Work to do:
Arrange the lines from the one holding "What is the correct" through the one holding "(610, 441) →", inclusive, as a Markdown table with the columns Row and Line text. Number each row, and skip blank lines.

########

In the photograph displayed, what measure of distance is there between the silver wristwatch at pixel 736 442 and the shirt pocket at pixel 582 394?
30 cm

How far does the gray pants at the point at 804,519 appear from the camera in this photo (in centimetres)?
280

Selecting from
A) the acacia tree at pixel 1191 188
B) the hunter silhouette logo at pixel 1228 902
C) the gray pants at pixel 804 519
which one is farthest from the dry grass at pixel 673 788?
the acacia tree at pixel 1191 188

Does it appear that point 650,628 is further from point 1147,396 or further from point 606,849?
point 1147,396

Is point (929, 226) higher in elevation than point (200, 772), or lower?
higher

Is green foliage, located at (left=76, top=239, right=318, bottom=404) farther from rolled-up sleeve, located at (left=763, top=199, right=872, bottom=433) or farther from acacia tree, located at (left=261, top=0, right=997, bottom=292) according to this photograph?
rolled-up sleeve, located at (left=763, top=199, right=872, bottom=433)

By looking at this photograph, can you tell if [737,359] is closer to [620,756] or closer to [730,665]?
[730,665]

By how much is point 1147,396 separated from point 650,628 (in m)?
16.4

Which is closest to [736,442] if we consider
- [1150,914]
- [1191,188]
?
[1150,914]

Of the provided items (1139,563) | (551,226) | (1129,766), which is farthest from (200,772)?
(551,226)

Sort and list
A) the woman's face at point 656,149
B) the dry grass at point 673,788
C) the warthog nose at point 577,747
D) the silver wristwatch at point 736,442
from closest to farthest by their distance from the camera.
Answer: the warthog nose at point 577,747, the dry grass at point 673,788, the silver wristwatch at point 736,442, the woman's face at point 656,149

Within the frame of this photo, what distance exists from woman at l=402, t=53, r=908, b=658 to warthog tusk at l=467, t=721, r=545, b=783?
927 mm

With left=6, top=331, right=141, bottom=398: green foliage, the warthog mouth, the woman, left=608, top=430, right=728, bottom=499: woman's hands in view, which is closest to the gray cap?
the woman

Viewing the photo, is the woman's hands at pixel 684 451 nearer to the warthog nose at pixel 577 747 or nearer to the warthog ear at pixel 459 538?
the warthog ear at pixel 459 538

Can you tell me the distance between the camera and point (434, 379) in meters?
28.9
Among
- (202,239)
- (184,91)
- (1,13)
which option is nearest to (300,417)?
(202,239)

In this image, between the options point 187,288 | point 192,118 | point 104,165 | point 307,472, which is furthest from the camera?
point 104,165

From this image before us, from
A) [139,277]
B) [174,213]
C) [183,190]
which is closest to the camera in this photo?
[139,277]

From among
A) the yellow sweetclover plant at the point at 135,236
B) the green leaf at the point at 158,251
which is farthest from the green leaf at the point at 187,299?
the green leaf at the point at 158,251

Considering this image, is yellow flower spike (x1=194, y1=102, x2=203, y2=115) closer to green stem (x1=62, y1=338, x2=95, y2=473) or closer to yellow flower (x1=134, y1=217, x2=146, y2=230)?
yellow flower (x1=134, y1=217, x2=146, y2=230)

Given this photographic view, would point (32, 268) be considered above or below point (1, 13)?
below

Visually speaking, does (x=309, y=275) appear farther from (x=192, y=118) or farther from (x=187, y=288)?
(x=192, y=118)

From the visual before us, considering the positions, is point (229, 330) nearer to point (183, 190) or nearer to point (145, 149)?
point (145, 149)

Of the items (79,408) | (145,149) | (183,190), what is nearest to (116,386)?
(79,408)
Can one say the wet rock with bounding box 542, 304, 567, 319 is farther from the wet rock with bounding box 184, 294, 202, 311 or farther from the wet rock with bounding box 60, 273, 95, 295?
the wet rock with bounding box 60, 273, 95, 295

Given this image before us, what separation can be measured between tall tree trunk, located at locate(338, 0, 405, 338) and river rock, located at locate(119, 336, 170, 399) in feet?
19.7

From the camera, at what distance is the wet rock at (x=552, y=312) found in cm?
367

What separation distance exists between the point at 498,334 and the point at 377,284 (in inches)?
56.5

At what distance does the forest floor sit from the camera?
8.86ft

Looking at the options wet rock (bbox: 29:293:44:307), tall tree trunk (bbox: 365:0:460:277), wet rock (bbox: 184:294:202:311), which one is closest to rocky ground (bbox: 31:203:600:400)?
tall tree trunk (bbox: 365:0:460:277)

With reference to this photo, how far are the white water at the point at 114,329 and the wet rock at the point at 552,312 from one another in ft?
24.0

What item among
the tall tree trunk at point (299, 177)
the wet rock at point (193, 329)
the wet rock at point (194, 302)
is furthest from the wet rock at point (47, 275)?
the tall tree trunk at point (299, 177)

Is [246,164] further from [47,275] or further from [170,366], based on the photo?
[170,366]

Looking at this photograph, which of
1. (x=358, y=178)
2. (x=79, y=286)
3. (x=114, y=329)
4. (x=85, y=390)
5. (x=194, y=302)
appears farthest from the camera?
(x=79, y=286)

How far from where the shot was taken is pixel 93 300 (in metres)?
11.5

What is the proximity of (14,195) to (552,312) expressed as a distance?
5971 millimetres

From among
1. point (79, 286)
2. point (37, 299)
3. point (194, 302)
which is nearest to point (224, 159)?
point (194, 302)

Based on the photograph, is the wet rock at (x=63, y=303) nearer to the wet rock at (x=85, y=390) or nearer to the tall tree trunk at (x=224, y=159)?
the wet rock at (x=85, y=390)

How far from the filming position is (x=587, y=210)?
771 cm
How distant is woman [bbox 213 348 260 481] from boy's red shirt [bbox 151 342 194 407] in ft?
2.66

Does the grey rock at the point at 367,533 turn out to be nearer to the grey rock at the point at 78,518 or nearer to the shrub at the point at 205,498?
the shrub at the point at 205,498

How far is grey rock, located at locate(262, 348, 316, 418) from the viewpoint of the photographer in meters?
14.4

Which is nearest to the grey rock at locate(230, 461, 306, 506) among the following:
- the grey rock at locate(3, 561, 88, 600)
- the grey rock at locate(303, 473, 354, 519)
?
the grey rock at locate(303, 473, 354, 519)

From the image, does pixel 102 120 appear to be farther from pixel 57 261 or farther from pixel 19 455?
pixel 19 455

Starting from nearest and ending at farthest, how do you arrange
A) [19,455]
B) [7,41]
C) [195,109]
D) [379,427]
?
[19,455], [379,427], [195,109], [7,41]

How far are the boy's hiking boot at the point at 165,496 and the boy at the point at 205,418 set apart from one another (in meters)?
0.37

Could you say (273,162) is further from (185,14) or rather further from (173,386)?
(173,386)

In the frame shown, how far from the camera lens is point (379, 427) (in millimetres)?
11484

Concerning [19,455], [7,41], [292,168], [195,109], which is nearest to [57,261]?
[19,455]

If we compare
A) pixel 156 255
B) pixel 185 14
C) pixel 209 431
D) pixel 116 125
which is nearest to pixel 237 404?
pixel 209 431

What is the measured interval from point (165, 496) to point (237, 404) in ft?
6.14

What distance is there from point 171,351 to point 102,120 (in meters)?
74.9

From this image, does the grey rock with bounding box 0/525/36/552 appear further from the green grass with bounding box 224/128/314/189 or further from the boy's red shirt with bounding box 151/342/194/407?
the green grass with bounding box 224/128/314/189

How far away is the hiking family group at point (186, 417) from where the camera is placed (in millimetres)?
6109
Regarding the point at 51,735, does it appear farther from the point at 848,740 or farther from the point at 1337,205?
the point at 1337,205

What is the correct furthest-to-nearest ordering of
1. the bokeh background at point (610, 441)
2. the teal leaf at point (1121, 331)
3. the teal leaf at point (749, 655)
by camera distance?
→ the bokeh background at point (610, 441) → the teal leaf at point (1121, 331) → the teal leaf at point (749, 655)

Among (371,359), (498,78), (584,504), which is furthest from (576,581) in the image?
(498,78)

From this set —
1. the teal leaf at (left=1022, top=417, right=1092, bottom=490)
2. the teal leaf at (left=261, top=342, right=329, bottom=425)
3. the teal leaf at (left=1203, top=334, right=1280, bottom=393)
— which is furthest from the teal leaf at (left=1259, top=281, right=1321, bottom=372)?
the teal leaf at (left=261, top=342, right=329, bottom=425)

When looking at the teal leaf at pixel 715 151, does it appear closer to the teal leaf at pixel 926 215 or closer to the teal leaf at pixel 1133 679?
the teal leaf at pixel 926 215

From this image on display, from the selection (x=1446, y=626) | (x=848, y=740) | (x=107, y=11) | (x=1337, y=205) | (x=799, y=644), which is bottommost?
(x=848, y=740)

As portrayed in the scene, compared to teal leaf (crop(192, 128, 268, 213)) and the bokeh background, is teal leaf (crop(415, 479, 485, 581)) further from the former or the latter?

########

Solution for this problem:
| Row | Line text |
|---|---|
| 1 | What is the correct furthest-to-nearest ordering of |
| 2 | 1. the bokeh background at point (610, 441) |
| 3 | 2. the teal leaf at point (1121, 331) |
| 4 | 3. the teal leaf at point (749, 655) |
| 5 | by camera distance? |
| 6 | → the bokeh background at point (610, 441) → the teal leaf at point (1121, 331) → the teal leaf at point (749, 655) |